Plate tectonics holds that the earth’s surface is made up of a dozen or so big crustal slabs that float on a sea of melted rock. Over ages, this churning sea moves the plates as well as their superimposed continents and ocean basins, tearing them apart and rearranging them like pieces of a puzzle.

The process starts as volcanic gashes spew hot rock that spreads out across the seabed. Eventually, hundreds or thousands of miles away, the cooling slab collides with other plates and sinks beneath them, plunging back into the hot earth.

The colliding plates grind past one another about as fast as fingernails grow and over time produce mountains and swarms of earthquakes as frictional stresses build and release. Meanwhile, parts of the descending plate melt and rise to form volcanoes on land.

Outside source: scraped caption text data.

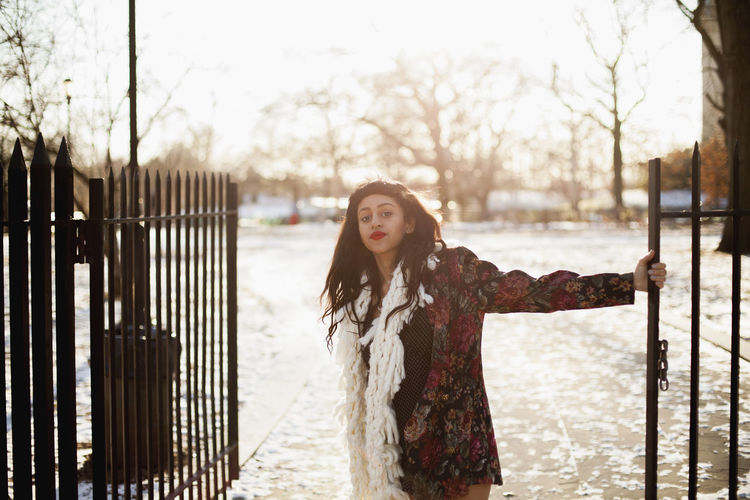 Full length of woman standing in park during winter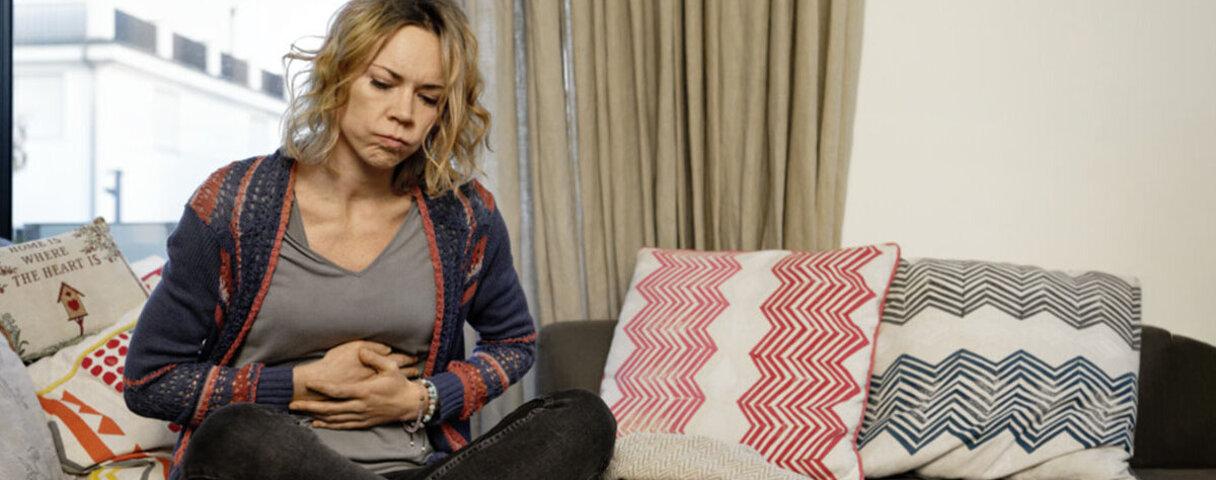 Eine Frau hält sich ihren Bauch, weil sie Gallenschmerzen hat.
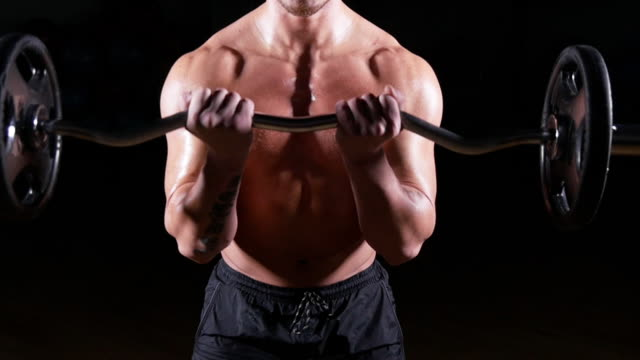 Bodybuilder performing barbell biceps curls video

The recent cataclysm began in a similar manner as volcanic gashes in the western depths of the Indian Ocean belched molten rock to form the India plate. Its collision with the Burma plate created the volcanoes of Sumatra as well thousands of earthquakes, including the magnitude 9.0 killer.

But despite such staggering losses of life, said Robert S. Detrick Jr., a geophysicist at the Woods Hole Oceanographic Institution, “there’s no question that plate tectonics rejuvenates the planet.”

Here’s the take-home message for any and all religious people who encounter this blogpost: So long as any among us, and especially our clergy, believe that our best understanding of God and divine guidance comes from the Bible, rather than all forms of evidence, we’re going to continue to see (and be appalled by) these kinds of interpretations.